137 Views Asked by At

I am learning OpenACC with Fortran (with a suite of tools from Nvidia) and am doing it by porting my implementation of the Conjugate Gradient (CG) solver to GPUs.

Clearly, I am trying to keep as much data as possible on the device (GPU memory), with the following commands:

27   ! Copy matrix (a_sparse), vectors (ax - b) and scalars (alpha - pap) to GPU                                     
28   !$acc enter data copyin(a_sparse)                                             
29   !$acc enter data copyin(a_sparse % row(:))                                    
30   !$acc enter data copyin(a_sparse % col(:))                                    
31   !$acc enter data copyin(a_sparse % val(:))                                    
32   !$acc enter data copyin(ax(:), ap(:), x(:), p(:), r(:), b(:))                                   
33   !$acc enter data copyin(alpha, beta, rho, rho_old, pap)                       

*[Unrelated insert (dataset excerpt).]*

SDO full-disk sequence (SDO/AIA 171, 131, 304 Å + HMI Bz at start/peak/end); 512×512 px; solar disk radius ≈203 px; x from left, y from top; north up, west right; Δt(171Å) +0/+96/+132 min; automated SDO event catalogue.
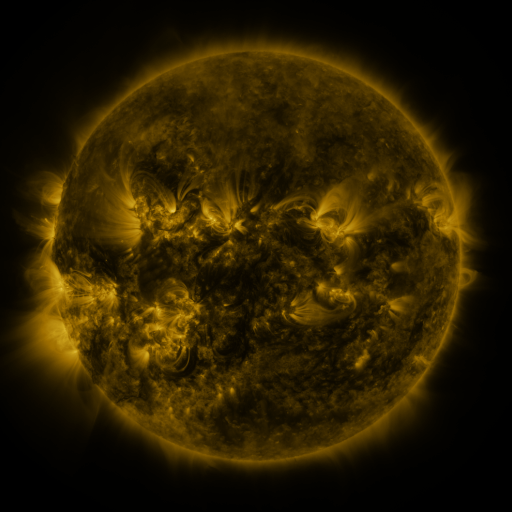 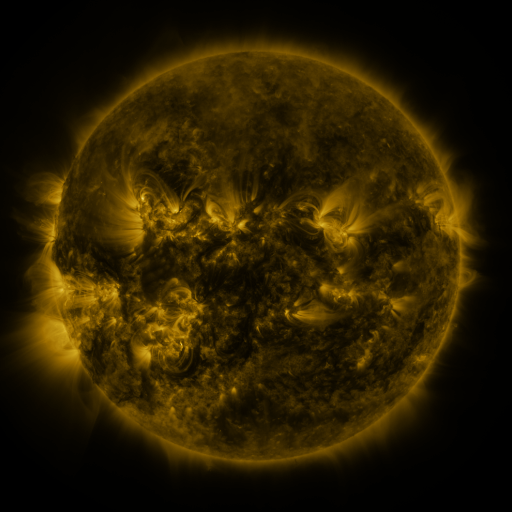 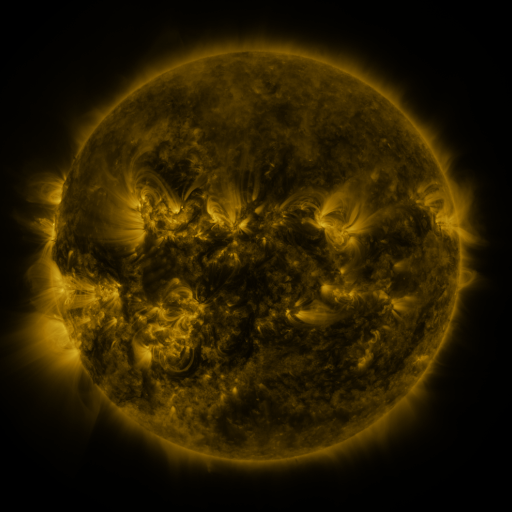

From that point on, all operations constituting the solution algorithm of the CG solver, are done with the present clause. For a vector operation, an excerpt looks like:

49   !$acc  parallel loop      &                                                   
50   !$acc& present(r, b, ax)                                                      
51   do i = 1, n                                                                   
52     r(i) = b(i) - ax(i)                                                         
53   end do                                                                        

I do the same things with scalars, for example:

87     !$acc kernels present(alpha, rho, pap)                                      
88     alpha = rho / pap                                                           
89     !$acc end kernels                                                           

All scalar variables are on the device. With lines 87-89 I am trying to execute the command alpha = rho / pap on device only, avoiding any data transfer from or to host, but nsight-sys profiler shows me the following:

enter image description here

To my astonishment, there seems to be data transfer at line 87, both before (red "Enter Data" square) and after (red "Exit Data" square) the compute construct (blue "Cg.f90: 87" square).

Could anyone tell me what is going on? Are the lines 87-89 executed on device? Moreover, why are there no corresponding CUDA commands for these "Enter Data" and "Exit Data" fields? If so, why there seems to be data transfer between the host and the device? If not, is there an OpenACC command which would direct compiler to execute a programming line, which is not necessarily a loop, on the device only?

I noticed the same for the array operations, such as the ones I wrote above in lines 49-53, there is some data transfer there too, but I could attribute it to the variable n which should be passed to device.

1

There are 1 best solutions below

0
On

It could a few things. The Fortran specifies that the right hand side of an array syntax operation needs to be fully evaluated before assignment to the left hand side, so the compiler may be allocating a temp array to hold the result of the evaluation. Though often the compiler can optimize away the need for the temp, so it may or may not be the issue. Try making this an explicit loop, rather than use array syntax to see if it solves the issue.

A second possibility, is that the compiler is needing to copy the array descriptors since it can't tell if they've changed or not. Though, I'd expect to see some data movement rather than just the enter/exit regions.

The third possibility is that this is just the present check itself which does still call the enter/exit runtime calls. Instead of copying data, the call looks up the device pointer which is later passed to the kernel call and the reference counter is incremented/decremented.